• **Written task**
Copy out every line of the data below word for word, omitting the pictures.

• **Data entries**
....

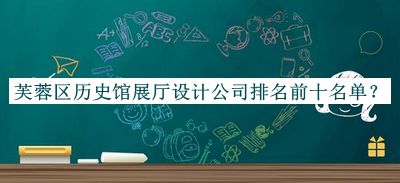 芙蓉區(qū)歷史館展廳設(shè)計(jì)公司排名前十名單公開(kāi)，閱后既刪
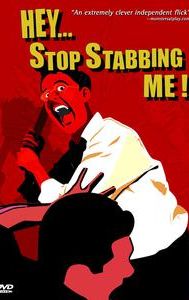 Hey, Stop Stabbing Me!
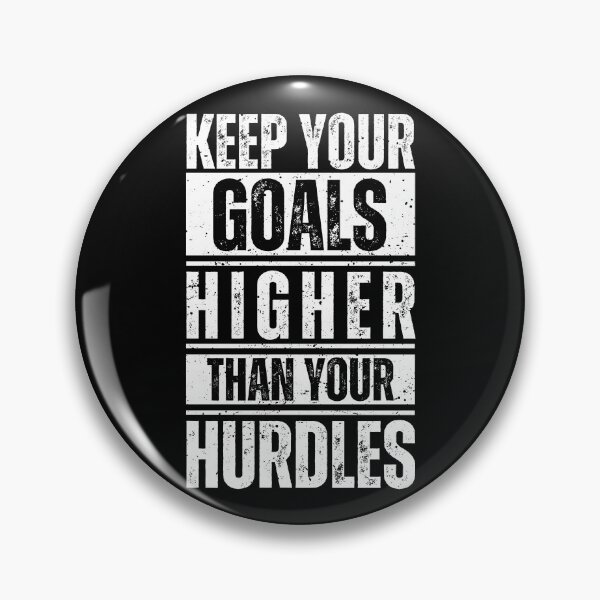 Item preview, Keep your goals higher than your hurdles designed and sold by Dondonmart.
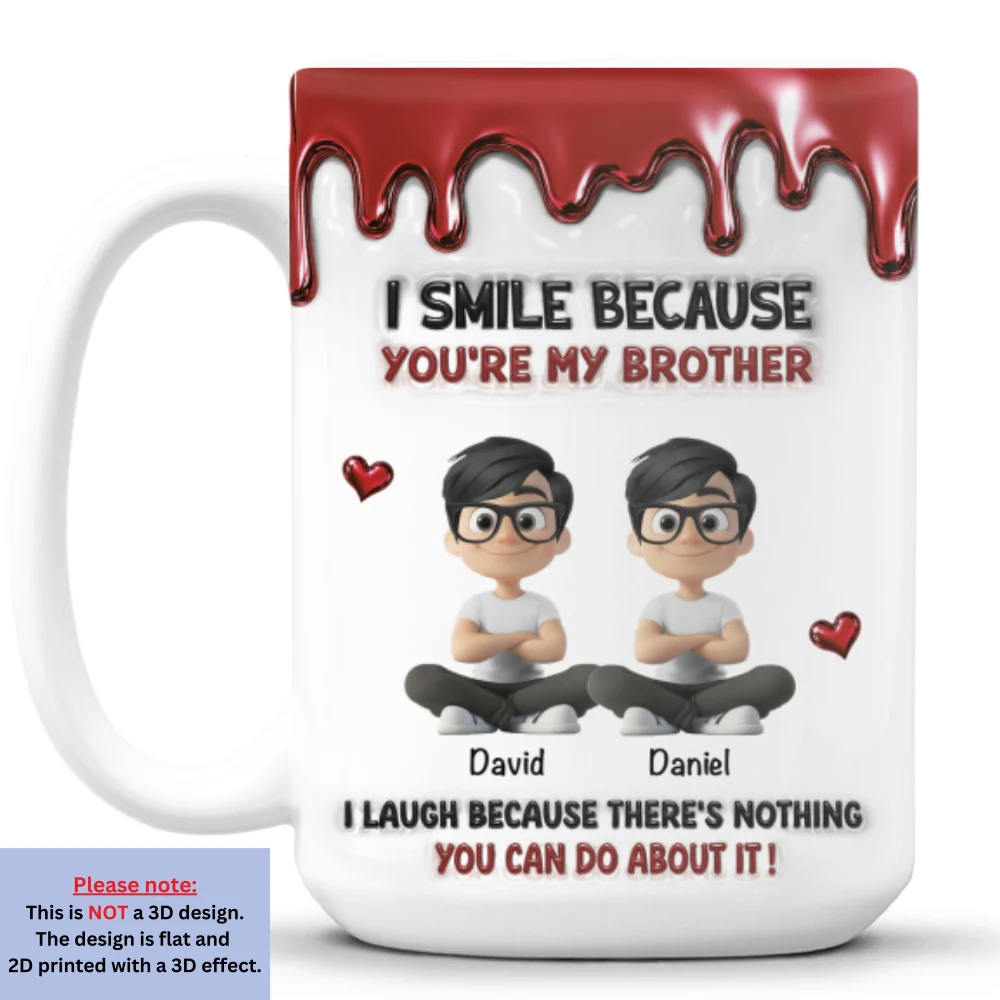 Because You Are My Brother - Personalized Custom 3D Inflated Effect Mug - Image 10
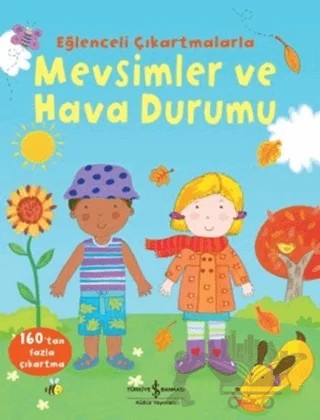 Eğlenceli Çıkartmalarla Mevsimler ve Hava Durumu – Felicity Brooks – İş Bankası Kültür Yayınları kitap kapağı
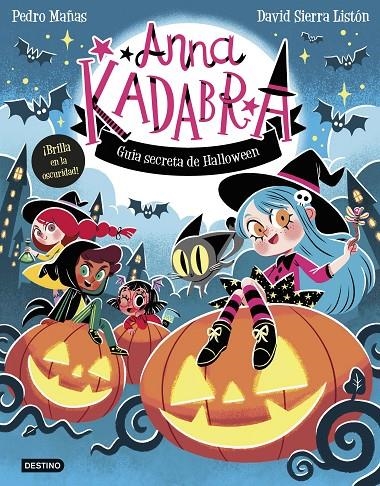 Anna Kadabra. Guía secreta de Halloween | 9788408325727 | Mañas, Pedro / Sierra Listón, David | Llibreria online de Figueres i Empordà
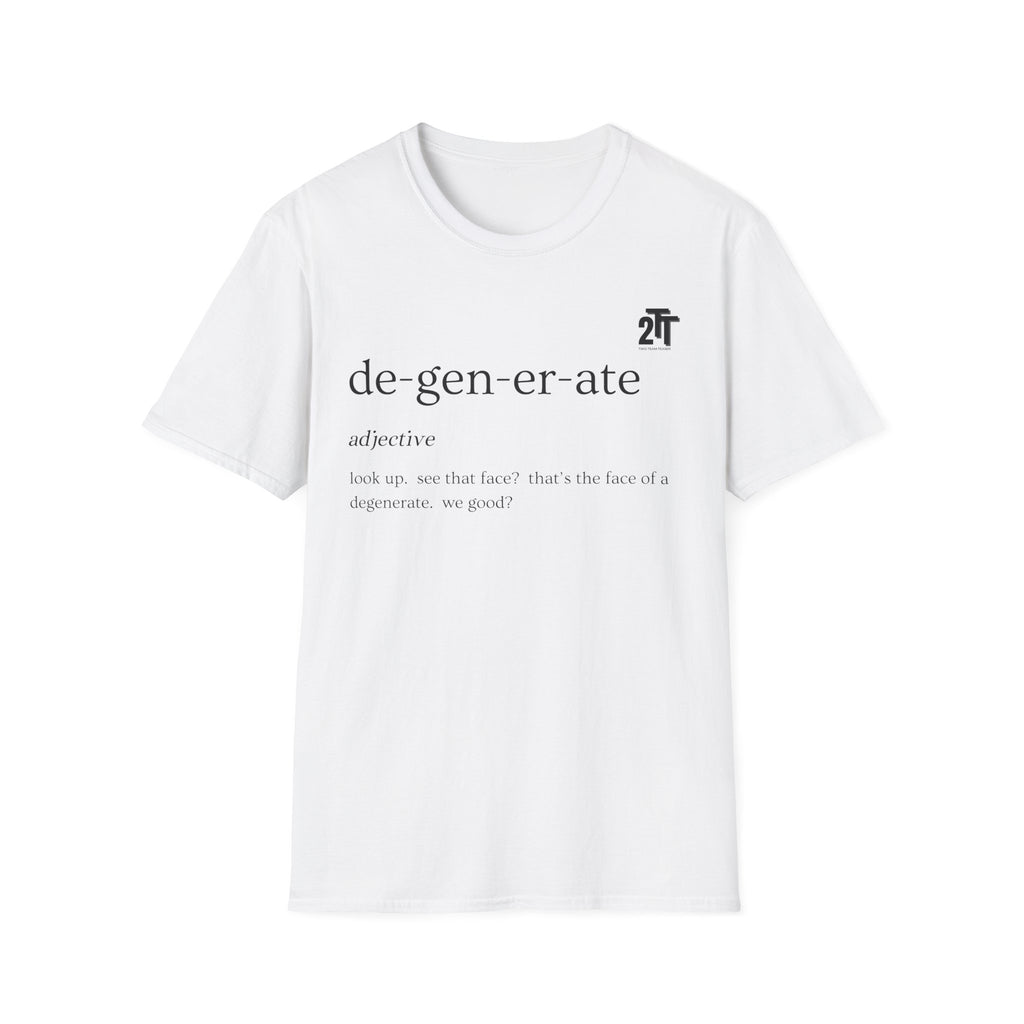 Degenerate Definition T-Shirt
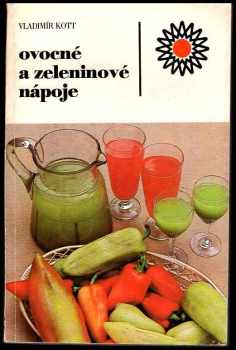 Ovocné a zeleninové nápoje - Vladimír Kott (1988, Státní zemědělské nakladatelství) - ID: 468565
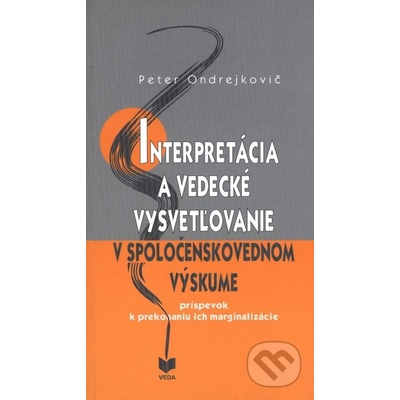 Interpretácia a vedecké vysvetľovanie v spoločenskovednom výskume - Peter Ondrejkovič
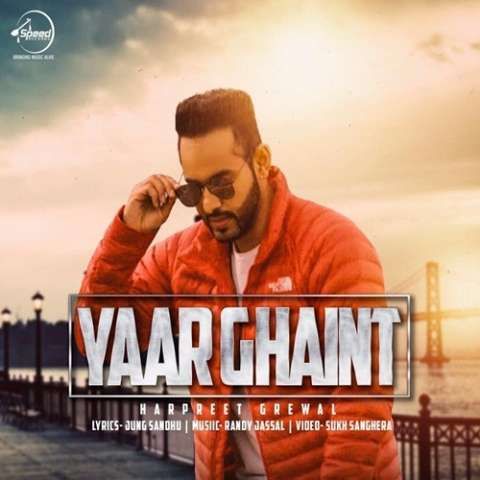 Yaar Ghaint Harpreet Grewal Mp3 Song Download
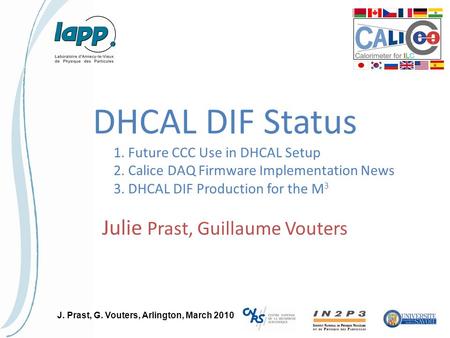 J. Prast, G. Vouters, Arlington, March 2010 DHCAL DIF Status Julie Prast, Guillaume Vouters 1. Future CCC Use in DHCAL Setup 2. Calice DAQ Firmware Implementation.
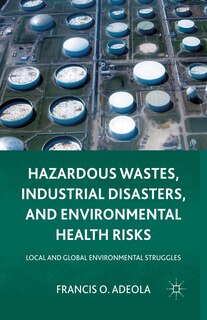 Couverture_Hazardous Wastes, Industrial Disasters, And Environmental Health Risks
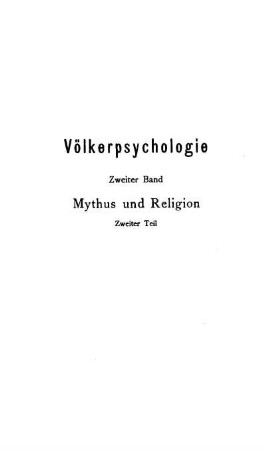 5: Völkerpsychologie: Eine Untersuchung der Entwicklungsgesetze von Sprache, Mythus und Sitte, 2. Band: Mythus und Religion, 2. Teil [from 2nd ed. on published as vol. 5: Mythus und Religion, 2. Teil]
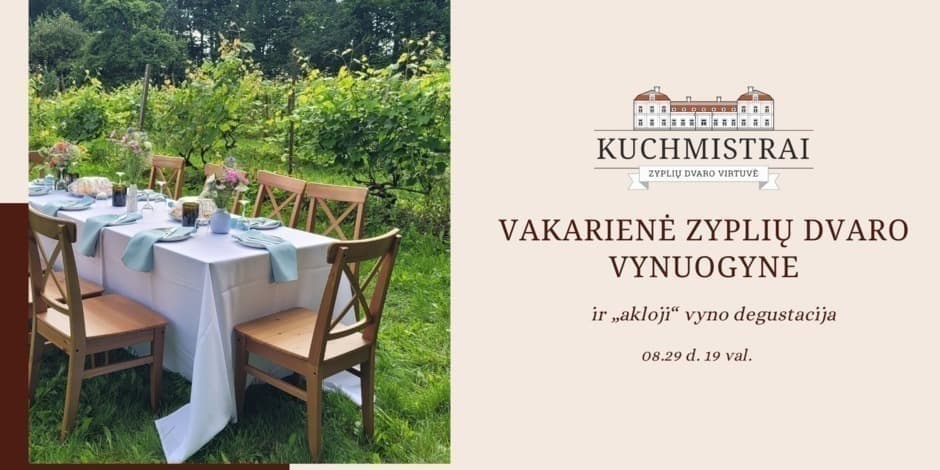 Vakarienė Zyplių dvaro vynuogyne ir „akloji“ vyno degustacija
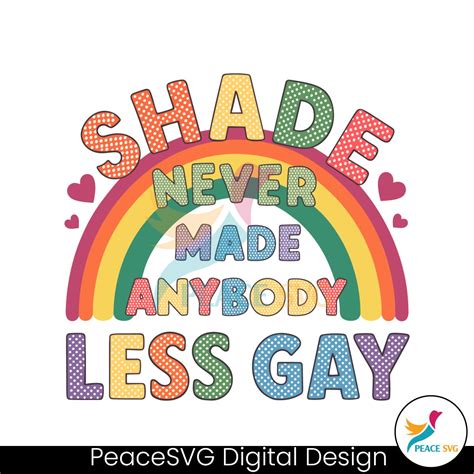Gay Pride Shade Never Made Anybody Less Gay Svg Clipart Peace Svg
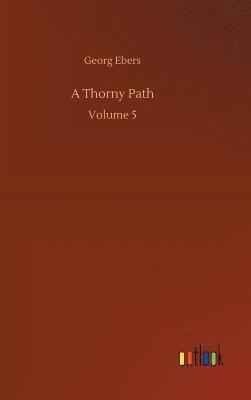 A Thorny Path (inbunden)
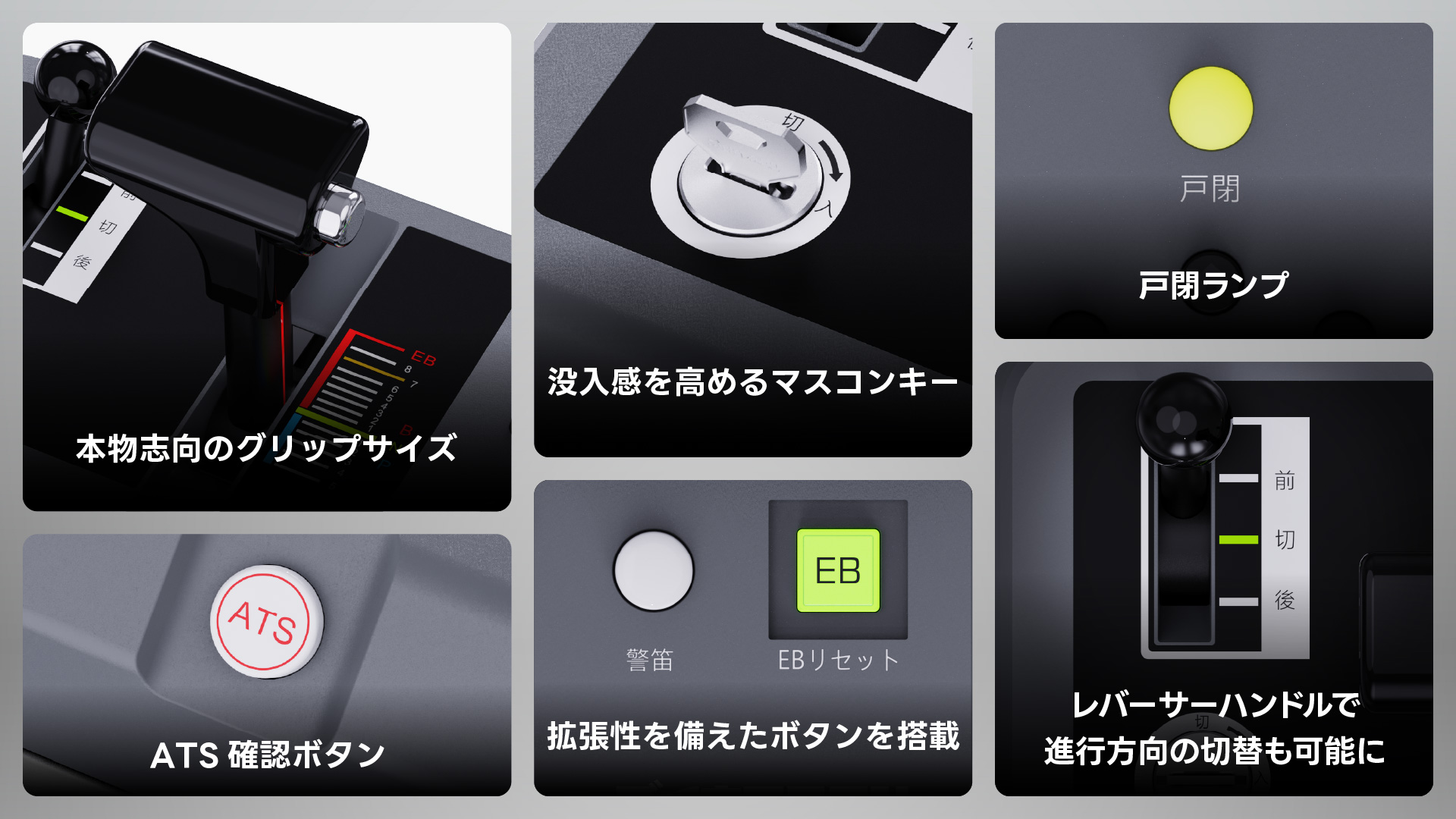 本物志向のグリップサイズ　没入感を高めるマスコンキー　戸閉ランプ　ATS確認ボタン　拡張性を備えたボタンを搭載　レバーサーハンドルで進行方向の切り替えも可能に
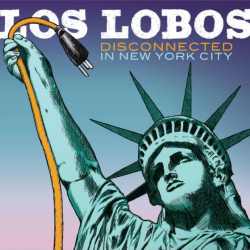 Los Lobos - Disconnected in...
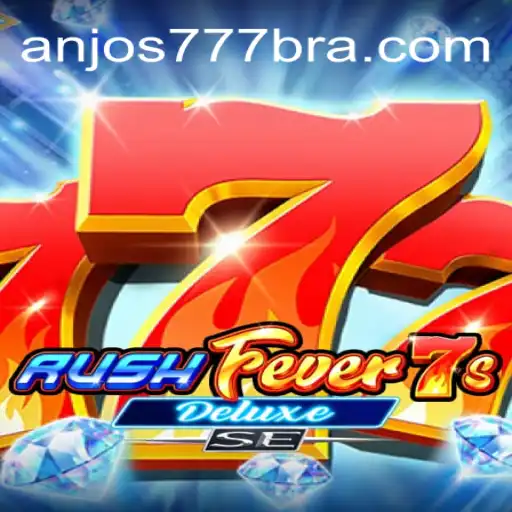 Discover the Thrilling World of RushFever7sDeluxeSE at Anjos777.com Oficial Slots Brasil #1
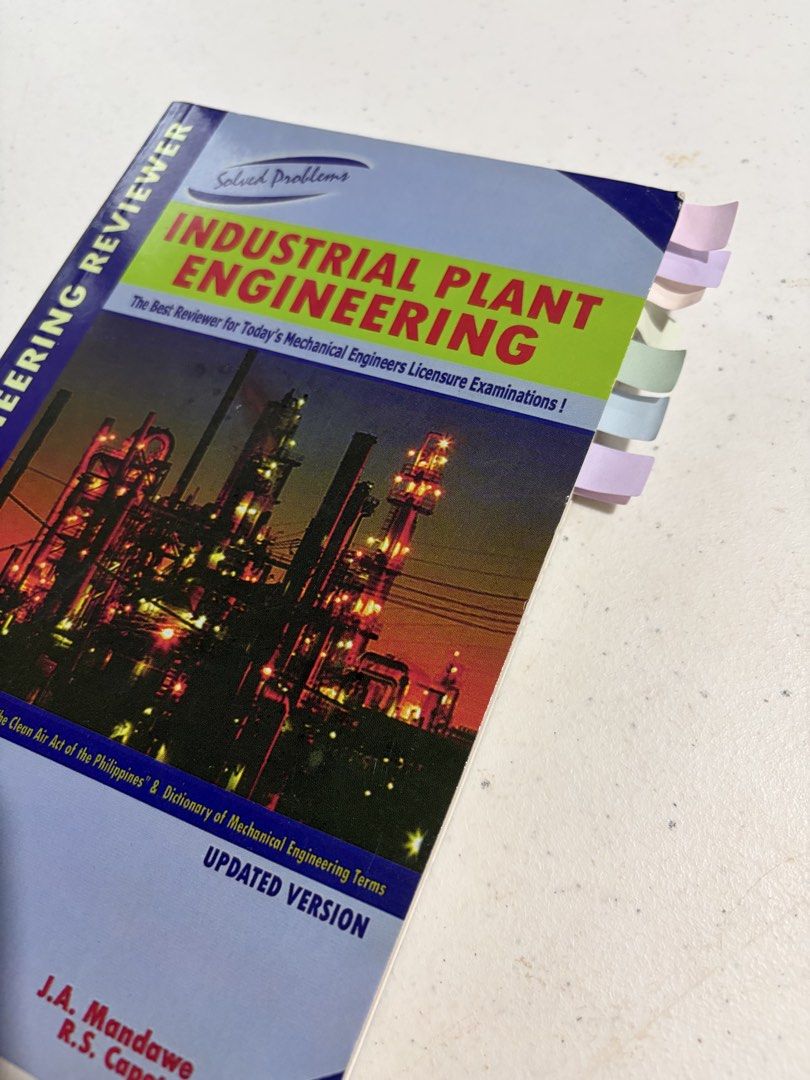Industrial Plant Engineering Mechanical Engineering Reviewer - PRIME (Category: Textbooks) located in Las Pinas. Submitted by yannayanna11 (Listing ID 1463219650, Image 3). Description: - PRIME Industrial Plant Engineering reviewer - For board exam (Mechanical Engineering Licensure Exam) - Tabs included for quick reference of each chapter.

....

• **Exercise response**
 芙蓉區(qū)歷史館展廳設(shè)計(jì)公司排名前十名單公開(kāi)，閱后既刪
 Hey, Stop Stabbing Me!
 Item preview, Keep your goals higher than your hurdles designed and sold by Dondonmart.
 Because You Are My Brother - Personalized Custom 3D Inflated Effect Mug - Image 10
 Eğlenceli Çıkartmalarla Mevsimler ve Hava Durumu – Felicity Brooks – İş Bankası Kültür Yayınları kitap kapağı
 Anna Kadabra. Guía secreta de Halloween | 9788408325727 | Mañas, Pedro / Sierra Listón, David | Llibreria online de Figueres i Empordà
 Degenerate Definition T-Shirt
 Ovocné a zeleninové nápoje - Vladimír Kott (1988, Státní zemědělské nakladatelství) - ID: 468565
 Interpretácia a vedecké vysvetľovanie v spoločenskovednom výskume - Peter Ondrejkovič
 Yaar Ghaint Harpreet Grewal Mp3 Song Download
 J. Prast, G. Vouters, Arlington, March 2010 DHCAL DIF Status Julie Prast, Guillaume Vouters 1. Future CCC Use in DHCAL Setup 2. Calice DAQ Firmware Implementation.
 Couverture_Hazardous Wastes, Industrial Disasters, And Environmental Health Risks
 5: Völkerpsychologie: Eine Untersuchung der Entwicklungsgesetze von Sprache, Mythus und Sitte, 2. Band: Mythus und Religion, 2. Teil [from 2nd ed. on published as vol. 5: Mythus und Religion, 2. Teil]
 Vakarienė Zyplių dvaro vynuogyne ir „akloji“ vyno degustacija
Gay Pride Shade Never Made Anybody Less Gay Svg Clipart Peace Svg
 A Thorny Path (inbunden)
 本物志向のグリップサイズ　没入感を高めるマスコンキー　戸閉ランプ　ATS確認ボタン　拡張性を備えたボタンを搭載　レバーサーハンドルで進行方向の切り替えも可能に
 Los Lobos - Disconnected in...
 Discover the Thrilling World of RushFever7sDeluxeSE at Anjos777.com Oficial Slots Brasil #1
Industrial Plant Engineering Mechanical Engineering Reviewer - PRIME (Category: Textbooks) located in Las Pinas. Submitted by yannayanna11 (Listing ID 1463219650, Image 3). Description: - PRIME Industrial Plant Engineering reviewer - For board exam (Mechanical Engineering Licensure Exam) - Tabs included for quick reference of each chapter.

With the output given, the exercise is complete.